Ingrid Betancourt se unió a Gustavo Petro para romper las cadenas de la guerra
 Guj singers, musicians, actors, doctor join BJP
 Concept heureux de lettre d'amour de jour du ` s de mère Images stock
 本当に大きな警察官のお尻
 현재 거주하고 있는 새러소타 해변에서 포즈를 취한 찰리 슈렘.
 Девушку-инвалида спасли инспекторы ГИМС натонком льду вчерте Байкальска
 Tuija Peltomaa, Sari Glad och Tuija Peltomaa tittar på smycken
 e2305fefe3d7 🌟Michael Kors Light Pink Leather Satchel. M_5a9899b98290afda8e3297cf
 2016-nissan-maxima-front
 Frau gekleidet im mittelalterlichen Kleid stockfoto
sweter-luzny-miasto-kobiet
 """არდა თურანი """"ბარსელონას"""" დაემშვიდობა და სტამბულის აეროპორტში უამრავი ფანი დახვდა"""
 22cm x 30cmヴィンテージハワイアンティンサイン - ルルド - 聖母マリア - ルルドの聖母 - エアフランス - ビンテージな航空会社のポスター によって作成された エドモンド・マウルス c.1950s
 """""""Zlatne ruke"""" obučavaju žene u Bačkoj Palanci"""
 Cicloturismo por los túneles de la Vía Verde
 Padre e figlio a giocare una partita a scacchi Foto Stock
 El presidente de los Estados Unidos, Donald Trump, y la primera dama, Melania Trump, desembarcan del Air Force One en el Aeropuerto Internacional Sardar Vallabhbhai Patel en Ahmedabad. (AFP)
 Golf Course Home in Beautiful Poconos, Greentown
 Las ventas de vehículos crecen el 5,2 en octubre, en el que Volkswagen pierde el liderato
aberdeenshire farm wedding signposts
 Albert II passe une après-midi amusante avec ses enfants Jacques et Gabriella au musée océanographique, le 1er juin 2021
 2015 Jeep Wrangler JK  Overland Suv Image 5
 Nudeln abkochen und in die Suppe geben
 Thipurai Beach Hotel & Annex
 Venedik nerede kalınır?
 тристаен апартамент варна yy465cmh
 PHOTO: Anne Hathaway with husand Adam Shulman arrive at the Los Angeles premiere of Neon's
· · ·
## Exercise details
Could you copy every record above exactly as it stands?

## Solution below
Ingrid Betancourt se unió a Gustavo Petro para romper las cadenas de la guerra
 Guj singers, musicians, actors, doctor join BJP
 Concept heureux de lettre d'amour de jour du ` s de mère Images stock
 本当に大きな警察官のお尻
 현재 거주하고 있는 새러소타 해변에서 포즈를 취한 찰리 슈렘.
 Девушку-инвалида спасли инспекторы ГИМС натонком льду вчерте Байкальска
 Tuija Peltomaa, Sari Glad och Tuija Peltomaa tittar på smycken
 e2305fefe3d7 🌟Michael Kors Light Pink Leather Satchel. M_5a9899b98290afda8e3297cf
 2016-nissan-maxima-front
 Frau gekleidet im mittelalterlichen Kleid stockfoto
sweter-luzny-miasto-kobiet
 """არდა თურანი """"ბარსელონას"""" დაემშვიდობა და სტამბულის აეროპორტში უამრავი ფანი დახვდა"""
 22cm x 30cmヴィンテージハワイアンティンサイン - ルルド - 聖母マリア - ルルドの聖母 - エアフランス - ビンテージな航空会社のポスター によって作成された エドモンド・マウルス c.1950s
 """""""Zlatne ruke"""" obučavaju žene u Bačkoj Palanci"""
 Cicloturismo por los túneles de la Vía Verde
 Padre e figlio a giocare una partita a scacchi Foto Stock
 El presidente de los Estados Unidos, Donald Trump, y la primera dama, Melania Trump, desembarcan del Air Force One en el Aeropuerto Internacional Sardar Vallabhbhai Patel en Ahmedabad. (AFP)
 Golf Course Home in Beautiful Poconos, Greentown
 Las ventas de vehículos crecen el 5,2 en octubre, en el que Volkswagen pierde el liderato
aberdeenshire farm wedding signposts
 Albert II passe une après-midi amusante avec ses enfants Jacques et Gabriella au musée océanographique, le 1er juin 2021
 2015 Jeep Wrangler JK  Overland Suv Image 5
 Nudeln abkochen und in die Suppe geben
 Thipurai Beach Hotel & Annex
 Venedik nerede kalınır?
 тристаен апартамент варна yy465cmh
 PHOTO: Anne Hathaway with husand Adam Shulman arrive at the Los Angeles premiere of Neon's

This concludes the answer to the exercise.